Secondly, there were quite a number of detailed comments on particular data formats, data models, vocabularies and so on. This is great and I'm hopeful that as a result we can either extend the list of examples given at various points in the guidelines (or, in some cases, drop back to not having examples but simply say, "do whatever is the emerging norm here in your community").
Thirdly, the were some concerns about what we meant by "open". As we tried to point out in the draft, we do not consider this to be our problem - it is for other activity in RDTF to try and work out what "open" means - we just felt the need to give that word a concrete definition, so that people could understand where we were coming from for the purposes of these guidelines.
Finally, there were some bigger concerns - these are the things that are taxing me right now - that broadly fell into two, related, camps. Firstly, that the step between the community formats approach and the RDF data approach is too large (though no-one really suggested what might go in the middle). And secondly, that we are missing a trick by not encouraging the assignment of 'https' URIs to resources as part of the community formats approach.
As it stands, we have, on the one hand, what one might call Limp Data (MARC records, XML files, CVS, EAD and the rest) and, on the other, Linked Data and all that entails, with a rather odd middle ground that we are calling RDF data (in the current guidelines).
I was half hoping that someone would simply suggest collapsing our RDF data and Linked Data approaches into one - on the basis that separating them into two is somewhat confusing (but as far as I can tell no-one did... OK, I'm doing it now!). That would leave a two-pronged approach - community formats and Linked Data - to which we could add a 'community formats with https URIs' middle ground. My gut feel is that there is some attraction in such an approach but I'm not sure how feasible it is given the characteristics of many existing community formats.

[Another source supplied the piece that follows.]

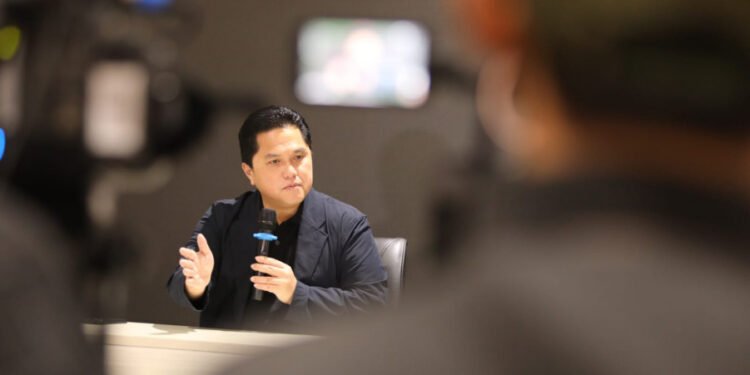 Transparansi Keuangan, Erick Thohir Tunjuk Ernst & Young Audit Keuangan PSSI dan PT LIB. Foto: Net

As part of his commentary around encouraging https URIs (building a 'better web' was how he phrased it), Owen Stephens suggested that every resource should have a corresponding web page. I don't disagree with this... well, hang on... actually I do (at least in part)! One of the problems faced by this work is the fundamental difference between the library world and museums and archives. The former is primarily dealing with non-unique resources (at the item level), the latter with unique resources. (I know that I'm simplifying things here but bear with me). Do I think that resource discovery will be improved if every academic library in the UK (or indeed in the world) creates an https URI for every book they hold at which they serve a human-readable copy of their catalogue record? No, I don't. If the JISC and RLUK really want to improve web-scale resource discovery of books in the library sector, they would be better off spending their money encouraging libraries to sign up to OCLC WorldCat and contributing their records there. (I'm guessing that this isn't a particular popular viewpoint in the UK - at least, I'm not sure that I've ever heard anyone else suggest it - but it seems to me that WorldCat represents a valuable shared service approach that will, in practice, be hard to beat in other ways.) Doing this would both improve resource discovery (e.g. thru Google) and provide a workable 'appropriate copy' solution (for books). Clearly, doing this wouldn't help build a more unified approach across the GLAM domains but, as at least one commenter pointed out, it's not clear that the current guidelines do either. Note: I do agree with Owen that every unique museum and archival resource should have an https URI and a web page.
All of which, as I say, leaves us with a headache in terms of how we take these guidelines forward. Ah well... such is life I guess.